The move from child to teenager is an anticipated moment in our lives. Who among us doesn’t have a memory of watching an older brother or sister and admiring their freedom, their apparent maturity, and their knowledge of “adult-like” issues? In our tween-age years we count the days until we too are considered mature. The process is so seamless, however, we don’t tend to recognize the moments that attribute to our maturity. We don’t recognize the changes until they are significant enough—and psychical enough to see them.
What makes This One Summer, written by Mariko Tamaki and illustrated by Jillian Tamaki, so enjoyable is the chronicling of these events in a way that appeals to our sense of nostalgia,
The graphic novel follows the story of Rose and Windy, two friends whose families meet annually to spend a couple of weeks at a small lake town. Their friendship is light, easy, and full of senseless imagination. Although, amidst their games, and antics, the questions they ask one another reflect a very real desire to understand the world around them. Rose, in particular, becomes fascinated with the local teenagers of the town, specifically the relationship between a store clerk (whom she develops a crush on) and his girlfriend. Through these observations, there is a very clear struggle Rose faces between wanting to “mature” and wanting to keep her friendship with the slightly younger Windy, static.

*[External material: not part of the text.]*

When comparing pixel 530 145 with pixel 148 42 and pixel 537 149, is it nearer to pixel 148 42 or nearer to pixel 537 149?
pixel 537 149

Although the two main characters are young, the book focuses on a variety of mature themes. The unexpected, and traumatic pregnancy of one of the teenagers; her mother’s struggle with depression; her parent’s attempts to overcome that hardship and the disparity between them as they fail to communicate with one another. All occur around Rose and Windy, and the girls are never made privy to the full story, thus furthering the gap between them and the world of the “mature” adult.
As the story progresses, these outside elements touch Rose in an emotional way, as she chooses to close herself off from her parents and friends as she struggles to understand what is happening around her. The graphic novel takes a serious, dramatic turn at its climax, complimented with illustrations that highlight the distress and emotional frustration of many of the characters.
Overall, this YA graphic novel is poignant with its messages, and mature in its subject matter. It can easily be enjoyed by anyone who appreciates the graphic novel format. Beautiful and thought provoking, This One Summer is highly recommended.